Discussion in 'Mac Basics and Help' started by brentg33, Jul 31, 2012.

  1. brentg33 macrumors 6502a

    Mar 5, 2007
    Hi all,
    I use Comcast for my ISP. I have a Docsis 3.0 modem and an older Airport Extreme. Pre-gigabit ethernet, i believe this was fast-ethernet 100T. Anyways. i also have an older linksys G router running dd-wrt in bridge mode. The idea was to have the airport at 5ghz N and the linksys at 2.4ghz G. (my APE is not dual band i believe). Ok so that is my set up. So today i receive an email from Comcast, they are doubling my speed, just need to power-cycle my modem. try a few times and no look. Running speed test on my mid 2011 iMac (connected via 5ghz N) and I'm still stuck at 25mbps down (should now be 50). call comcast...they reset my modem, now i can get about 35mbps down....closer...but not quite 50. meanwhile i am now getting the new double speed increase of 10mbps up.

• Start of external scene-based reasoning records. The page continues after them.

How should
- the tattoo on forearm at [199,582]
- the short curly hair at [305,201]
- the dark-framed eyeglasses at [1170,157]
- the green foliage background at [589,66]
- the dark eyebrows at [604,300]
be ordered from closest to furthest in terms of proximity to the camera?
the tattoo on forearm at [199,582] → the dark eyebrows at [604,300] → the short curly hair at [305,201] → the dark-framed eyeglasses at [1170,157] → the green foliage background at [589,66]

Comcast and myself can not figure out why i can get my full 50mbps down. So just now, i decide to ethernet from the APE to my iMac....and magically....50mbps down.....just like that.....
    so my long, drawn out question....why cant i get 50mbps down via 5ghz N on my APE wifi? is this some limitation of the older APE?

    thanks in advance....
  2. miles01110 macrumors Core


    Jul 24, 2006
    The Ivory Tower (I'm not coming down)
    Because you never get the full advertised speed over a wireless network?
  3. brentg33 thread starter macrumors 6502a

    Mar 5, 2007
    ok, i understand that. its just that i still though it should be closer than 35mbps vs 50mbps....espeically over 5ghz N. the APE sits inches anyway from the iMac as it is.
  4. BrianBaughn macrumors 603


    Feb 13, 2011
    Baltimore, Maryland
    Have you looked up the maximum theoretical speed for a 5GHZ wifi connection?
  5. DaveGillam, Aug 1, 2012
    Last edited: Aug 1, 2012

    DaveGillam macrumors newbie

    Aug 1, 2012
    Cable Modems & Competing Wifi

    A couple of details:

    1) Cable modem services are usually shared-bandwidth models, so your speed is determined by how many other people on your segment are also using the service. When I was on such a service, I paid for 15Mbps, but never saw more than 10Mbps, due to all the other people in the neighborhood using the same service. That's a 33% drop in top advertised speed. Getting 35Mbps in a 50Mbps setting is a similar 30% drop.

    2) If you have both an N and a G wifi on the same network, the N router may be downgrading itself automatically to G speeds, in order to stay compatible. My advice is to upgrade your routers to newer models that can do both N and G simultaneously without needing to downgrade speed to the common G range.